Narrative EssayBrother's Death
It was Monday, a school day. Waking up by the morning light with the thick coffee aroma filling the room, I yawned but was still lying down because of my laziness. I could feel the tender, warm sun wrapping around me. I stood up, nearly tumbling from the loss of balance and dressed for the last day of school. It was a long, hot walk to school.
After school, my friend Linda and I sat at her kitchen table, drinking fresh lemonade, listening to Linda's mom joke about how nervous Linda was about doing well in her final exams. Afterward, we planed to walk to the mall, and then watch a movie. Shortly, we were interrupted by a phone call from my cousin Noreen. I assumed she was calling to check up on the latest news about my baby brother.

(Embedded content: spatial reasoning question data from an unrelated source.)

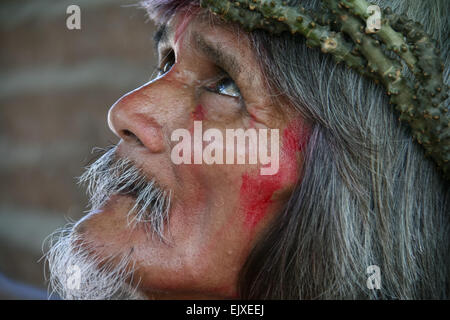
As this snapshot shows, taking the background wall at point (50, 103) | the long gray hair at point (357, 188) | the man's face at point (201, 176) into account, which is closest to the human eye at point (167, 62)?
the man's face at point (201, 176)

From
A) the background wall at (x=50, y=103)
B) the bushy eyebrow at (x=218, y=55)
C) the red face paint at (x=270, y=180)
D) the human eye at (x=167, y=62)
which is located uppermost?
the background wall at (x=50, y=103)

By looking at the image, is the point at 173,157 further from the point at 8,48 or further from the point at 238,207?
the point at 8,48

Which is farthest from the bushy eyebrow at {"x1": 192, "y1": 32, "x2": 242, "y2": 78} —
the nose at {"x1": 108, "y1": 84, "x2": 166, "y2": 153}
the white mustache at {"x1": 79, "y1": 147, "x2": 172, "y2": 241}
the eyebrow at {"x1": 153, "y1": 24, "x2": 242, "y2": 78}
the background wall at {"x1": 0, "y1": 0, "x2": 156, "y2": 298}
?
the background wall at {"x1": 0, "y1": 0, "x2": 156, "y2": 298}

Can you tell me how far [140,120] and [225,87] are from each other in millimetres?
146

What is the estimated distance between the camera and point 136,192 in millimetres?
933

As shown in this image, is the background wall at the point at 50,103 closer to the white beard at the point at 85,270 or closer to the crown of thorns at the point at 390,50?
the white beard at the point at 85,270

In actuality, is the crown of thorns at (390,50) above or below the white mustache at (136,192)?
above

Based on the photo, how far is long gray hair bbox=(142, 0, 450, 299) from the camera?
85 centimetres

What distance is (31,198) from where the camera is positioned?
1968 millimetres

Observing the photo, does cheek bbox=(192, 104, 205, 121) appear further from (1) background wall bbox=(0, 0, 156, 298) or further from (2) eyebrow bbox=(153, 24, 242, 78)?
(1) background wall bbox=(0, 0, 156, 298)

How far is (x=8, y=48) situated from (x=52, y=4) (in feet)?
0.78

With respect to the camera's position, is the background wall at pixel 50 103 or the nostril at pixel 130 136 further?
the background wall at pixel 50 103

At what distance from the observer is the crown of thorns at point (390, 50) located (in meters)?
0.80
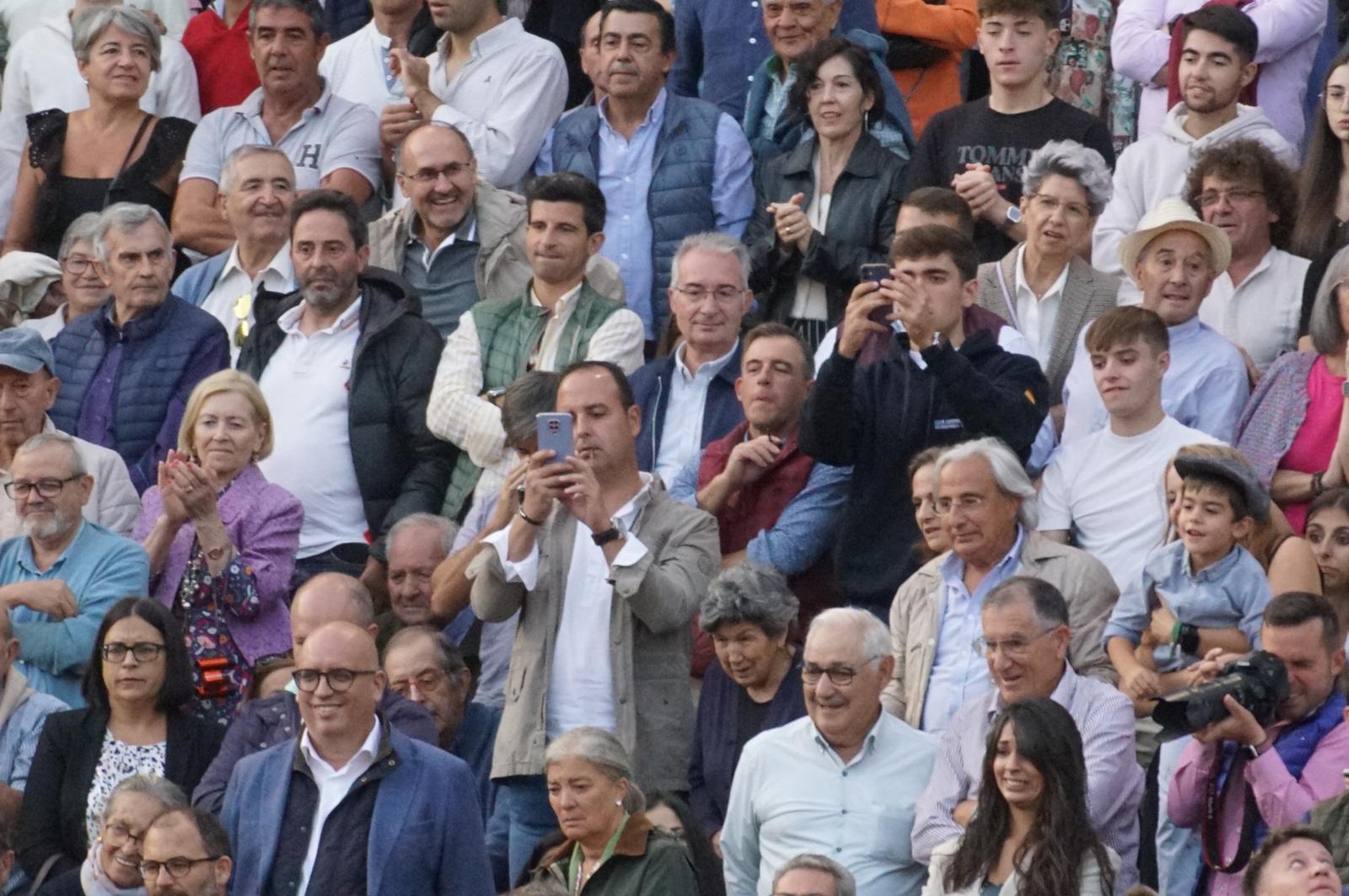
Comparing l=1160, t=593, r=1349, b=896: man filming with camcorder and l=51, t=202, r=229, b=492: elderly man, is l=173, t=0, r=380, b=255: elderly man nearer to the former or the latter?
l=51, t=202, r=229, b=492: elderly man

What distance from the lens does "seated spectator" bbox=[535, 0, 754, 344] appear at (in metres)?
11.1

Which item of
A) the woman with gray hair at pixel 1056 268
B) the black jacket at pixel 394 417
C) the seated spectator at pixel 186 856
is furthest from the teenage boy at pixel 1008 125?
the seated spectator at pixel 186 856

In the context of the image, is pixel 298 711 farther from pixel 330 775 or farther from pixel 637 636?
pixel 637 636

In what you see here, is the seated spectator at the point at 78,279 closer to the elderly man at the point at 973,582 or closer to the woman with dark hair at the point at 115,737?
the woman with dark hair at the point at 115,737

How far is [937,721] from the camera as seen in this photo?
28.3ft

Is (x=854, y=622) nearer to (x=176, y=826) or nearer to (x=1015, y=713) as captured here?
(x=1015, y=713)

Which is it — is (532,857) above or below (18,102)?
below

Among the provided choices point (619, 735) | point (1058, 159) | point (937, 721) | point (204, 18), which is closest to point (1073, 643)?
point (937, 721)

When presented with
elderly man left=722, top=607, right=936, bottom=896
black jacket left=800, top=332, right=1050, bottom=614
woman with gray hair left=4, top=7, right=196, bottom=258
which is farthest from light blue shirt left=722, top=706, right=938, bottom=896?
woman with gray hair left=4, top=7, right=196, bottom=258

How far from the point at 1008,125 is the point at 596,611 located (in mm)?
3007

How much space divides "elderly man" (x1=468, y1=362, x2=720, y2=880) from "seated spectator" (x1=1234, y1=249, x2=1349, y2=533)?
181cm

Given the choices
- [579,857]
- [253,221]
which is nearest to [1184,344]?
[579,857]

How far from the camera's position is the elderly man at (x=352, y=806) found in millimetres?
8055

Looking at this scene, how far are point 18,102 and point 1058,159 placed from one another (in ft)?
15.5
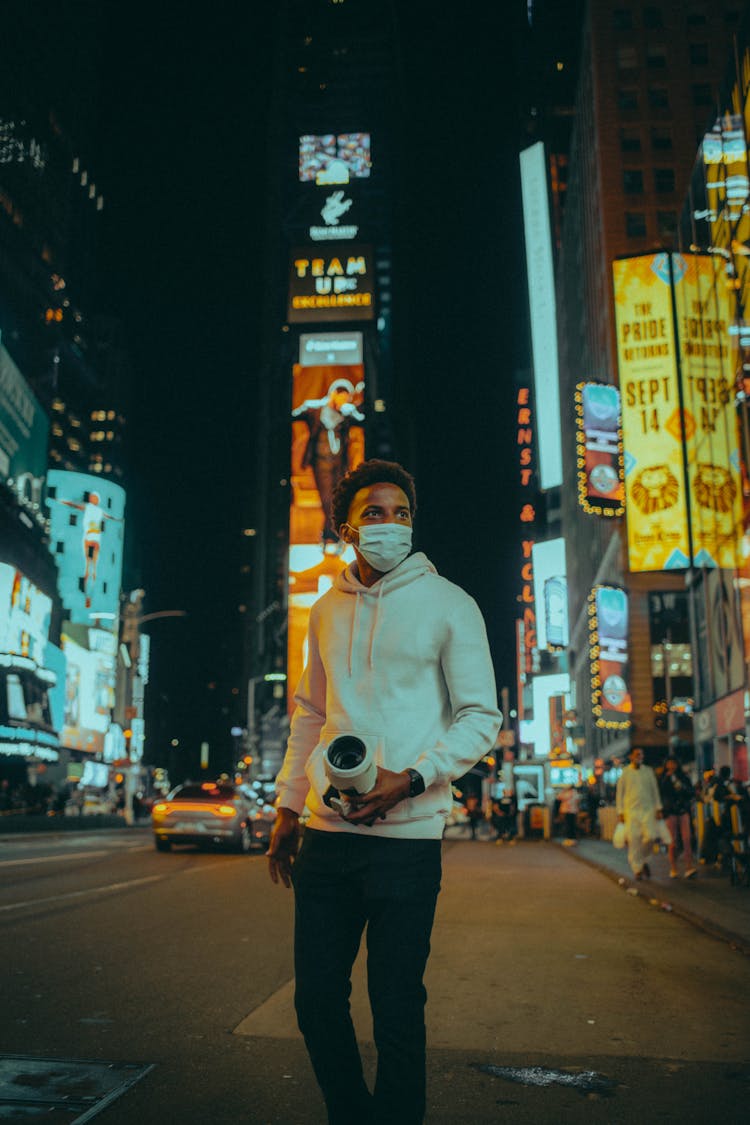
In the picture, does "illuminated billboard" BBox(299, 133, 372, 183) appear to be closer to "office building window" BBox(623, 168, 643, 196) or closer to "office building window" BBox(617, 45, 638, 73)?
"office building window" BBox(617, 45, 638, 73)

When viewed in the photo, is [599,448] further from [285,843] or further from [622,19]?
[622,19]

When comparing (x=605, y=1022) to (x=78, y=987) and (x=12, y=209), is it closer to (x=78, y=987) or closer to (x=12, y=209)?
(x=78, y=987)


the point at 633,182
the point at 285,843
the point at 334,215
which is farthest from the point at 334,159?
the point at 285,843

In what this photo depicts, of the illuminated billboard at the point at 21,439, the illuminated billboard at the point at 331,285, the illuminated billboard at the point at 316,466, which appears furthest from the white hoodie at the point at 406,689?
the illuminated billboard at the point at 331,285

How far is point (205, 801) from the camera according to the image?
68.9 feet

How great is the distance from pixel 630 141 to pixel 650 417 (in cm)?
5202

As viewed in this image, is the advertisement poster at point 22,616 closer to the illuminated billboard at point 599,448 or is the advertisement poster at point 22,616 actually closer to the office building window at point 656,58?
the illuminated billboard at point 599,448

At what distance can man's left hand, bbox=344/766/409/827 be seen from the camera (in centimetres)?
275

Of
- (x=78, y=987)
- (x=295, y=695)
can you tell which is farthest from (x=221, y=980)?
(x=295, y=695)

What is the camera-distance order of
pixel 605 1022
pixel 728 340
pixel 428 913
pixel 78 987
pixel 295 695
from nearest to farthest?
1. pixel 428 913
2. pixel 295 695
3. pixel 605 1022
4. pixel 78 987
5. pixel 728 340

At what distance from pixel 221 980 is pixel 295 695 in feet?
13.5

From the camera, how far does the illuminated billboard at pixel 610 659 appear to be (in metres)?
56.2

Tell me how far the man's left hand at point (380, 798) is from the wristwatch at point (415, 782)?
0.04 feet

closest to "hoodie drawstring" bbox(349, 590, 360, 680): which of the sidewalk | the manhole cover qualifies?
the manhole cover
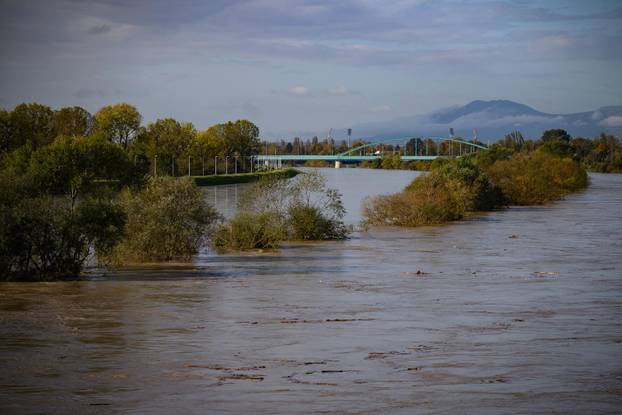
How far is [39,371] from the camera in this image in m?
13.1

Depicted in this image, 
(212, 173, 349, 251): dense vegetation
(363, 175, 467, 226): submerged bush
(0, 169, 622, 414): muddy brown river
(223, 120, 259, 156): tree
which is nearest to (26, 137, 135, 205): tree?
(212, 173, 349, 251): dense vegetation

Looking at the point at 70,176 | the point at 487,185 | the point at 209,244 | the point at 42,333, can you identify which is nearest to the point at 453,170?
the point at 487,185

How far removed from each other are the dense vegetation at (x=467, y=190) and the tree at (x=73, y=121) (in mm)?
45200

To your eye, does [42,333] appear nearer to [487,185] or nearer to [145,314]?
[145,314]

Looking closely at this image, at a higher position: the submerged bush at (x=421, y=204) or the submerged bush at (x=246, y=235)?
the submerged bush at (x=421, y=204)

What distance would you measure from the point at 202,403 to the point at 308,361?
3058mm

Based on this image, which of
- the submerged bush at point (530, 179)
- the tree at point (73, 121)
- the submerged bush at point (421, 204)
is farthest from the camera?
the tree at point (73, 121)

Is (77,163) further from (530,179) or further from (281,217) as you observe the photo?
(530,179)

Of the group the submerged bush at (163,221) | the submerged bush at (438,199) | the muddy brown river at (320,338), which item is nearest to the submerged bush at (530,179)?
the submerged bush at (438,199)

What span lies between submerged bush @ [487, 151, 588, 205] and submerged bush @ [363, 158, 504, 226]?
4661mm

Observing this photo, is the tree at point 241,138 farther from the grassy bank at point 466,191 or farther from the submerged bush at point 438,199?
the submerged bush at point 438,199

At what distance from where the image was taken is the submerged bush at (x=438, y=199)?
147 ft

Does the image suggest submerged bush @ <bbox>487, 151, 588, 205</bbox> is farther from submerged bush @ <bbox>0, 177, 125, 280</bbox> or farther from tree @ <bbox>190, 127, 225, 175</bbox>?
tree @ <bbox>190, 127, 225, 175</bbox>

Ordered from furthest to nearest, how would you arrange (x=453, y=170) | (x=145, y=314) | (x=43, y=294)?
(x=453, y=170), (x=43, y=294), (x=145, y=314)
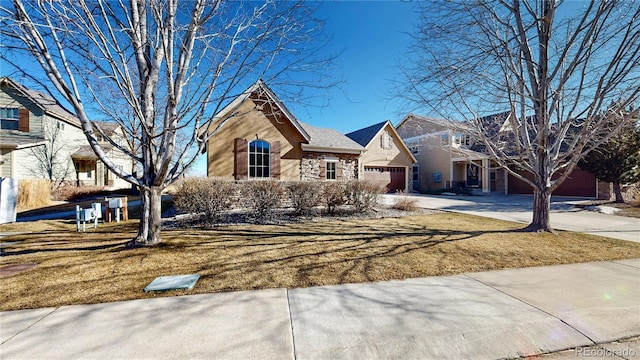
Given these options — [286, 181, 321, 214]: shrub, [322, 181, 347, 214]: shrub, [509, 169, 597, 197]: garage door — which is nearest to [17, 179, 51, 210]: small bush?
[286, 181, 321, 214]: shrub

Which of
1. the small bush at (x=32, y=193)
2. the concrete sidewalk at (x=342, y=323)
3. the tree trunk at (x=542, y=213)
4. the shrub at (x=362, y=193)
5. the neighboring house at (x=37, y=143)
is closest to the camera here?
the concrete sidewalk at (x=342, y=323)

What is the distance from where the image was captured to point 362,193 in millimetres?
9984

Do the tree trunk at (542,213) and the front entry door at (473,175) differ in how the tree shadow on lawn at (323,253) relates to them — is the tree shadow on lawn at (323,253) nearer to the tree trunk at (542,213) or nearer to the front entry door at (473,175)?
the tree trunk at (542,213)

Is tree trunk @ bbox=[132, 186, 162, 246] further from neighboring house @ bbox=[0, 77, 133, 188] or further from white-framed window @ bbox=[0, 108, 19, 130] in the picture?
white-framed window @ bbox=[0, 108, 19, 130]

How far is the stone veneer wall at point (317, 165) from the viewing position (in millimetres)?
14484

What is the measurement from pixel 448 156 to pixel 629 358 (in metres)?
23.8

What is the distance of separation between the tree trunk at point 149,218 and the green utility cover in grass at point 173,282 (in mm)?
2134

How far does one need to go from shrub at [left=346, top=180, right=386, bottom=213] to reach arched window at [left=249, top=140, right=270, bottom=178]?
5182 mm

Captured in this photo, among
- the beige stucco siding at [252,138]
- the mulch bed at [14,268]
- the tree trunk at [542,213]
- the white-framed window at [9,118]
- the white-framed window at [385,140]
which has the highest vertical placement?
the white-framed window at [9,118]

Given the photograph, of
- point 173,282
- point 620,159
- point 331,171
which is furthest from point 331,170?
point 620,159

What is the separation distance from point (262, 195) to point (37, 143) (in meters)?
19.2

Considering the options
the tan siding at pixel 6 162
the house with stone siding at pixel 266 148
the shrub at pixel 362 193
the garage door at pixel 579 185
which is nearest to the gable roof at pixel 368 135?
the house with stone siding at pixel 266 148

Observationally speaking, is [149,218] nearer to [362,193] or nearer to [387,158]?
[362,193]

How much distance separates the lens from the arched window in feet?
42.2
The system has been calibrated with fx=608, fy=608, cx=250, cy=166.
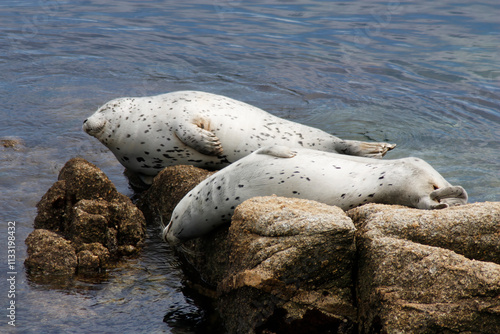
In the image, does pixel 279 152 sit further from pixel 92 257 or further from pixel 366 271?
pixel 92 257

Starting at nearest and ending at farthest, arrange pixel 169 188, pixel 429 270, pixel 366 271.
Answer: pixel 429 270 → pixel 366 271 → pixel 169 188

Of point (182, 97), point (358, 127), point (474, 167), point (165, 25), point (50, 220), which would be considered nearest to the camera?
point (50, 220)

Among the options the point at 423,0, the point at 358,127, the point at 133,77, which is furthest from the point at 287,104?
the point at 423,0

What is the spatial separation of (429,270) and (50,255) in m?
2.85

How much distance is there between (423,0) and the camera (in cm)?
1817

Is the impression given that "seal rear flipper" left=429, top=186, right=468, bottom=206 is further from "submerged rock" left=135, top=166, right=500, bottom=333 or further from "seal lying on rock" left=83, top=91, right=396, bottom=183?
"seal lying on rock" left=83, top=91, right=396, bottom=183

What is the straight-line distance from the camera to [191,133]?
20.2 ft

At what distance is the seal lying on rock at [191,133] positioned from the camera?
6.24 meters

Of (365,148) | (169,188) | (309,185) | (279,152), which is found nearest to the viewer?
(309,185)

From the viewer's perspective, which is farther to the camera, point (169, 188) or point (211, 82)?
point (211, 82)

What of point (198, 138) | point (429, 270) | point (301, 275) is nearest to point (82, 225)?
point (198, 138)

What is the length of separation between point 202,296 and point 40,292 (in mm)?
1165

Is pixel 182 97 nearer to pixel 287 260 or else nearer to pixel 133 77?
pixel 287 260

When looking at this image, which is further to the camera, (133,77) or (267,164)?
(133,77)
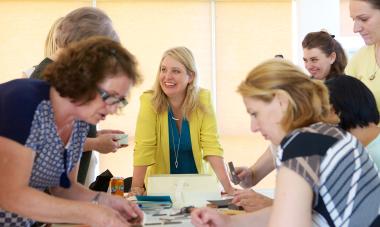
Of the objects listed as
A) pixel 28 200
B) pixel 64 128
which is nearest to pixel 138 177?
pixel 64 128

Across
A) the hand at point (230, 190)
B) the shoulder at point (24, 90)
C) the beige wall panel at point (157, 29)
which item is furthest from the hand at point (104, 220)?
the beige wall panel at point (157, 29)

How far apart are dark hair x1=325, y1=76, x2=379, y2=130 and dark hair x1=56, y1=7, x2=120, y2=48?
989 millimetres

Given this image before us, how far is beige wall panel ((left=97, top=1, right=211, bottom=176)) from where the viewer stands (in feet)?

Noreen proceeded to tell me that the ambulance had come and taken my baby brother. The horror began. I tearfully asked, "Is he ok?" With hesitancy and a sorrow filled voice she said, "He's dead". I screamed over and over again, "No, no, not my brother! Anyone but him!" and I broke down, crying.
I felt as if I was paralyzed, I felt like I was suffocating; as if a giant hand was clamped around my heart. I had a blank look on my face. Afterward, my family and some friends came for the funeral. I was standing in the middle of the family room, as the words "He's dead" pierced my heart like daggers of ice. I started crying in disbelief and then, ran to my mother's room screaming and yelling. The realization that I would never see him again painfully struck me.
It was hectic after my brother's death. It took my mom and me 2 years to get through a day without crying. The grief of losing a brother is something no one understands unless they have experienced it. It is amazing how many things we take for granted. We make plans for the day, and do not think twice about how those plans can be taken away in the blink of an eye.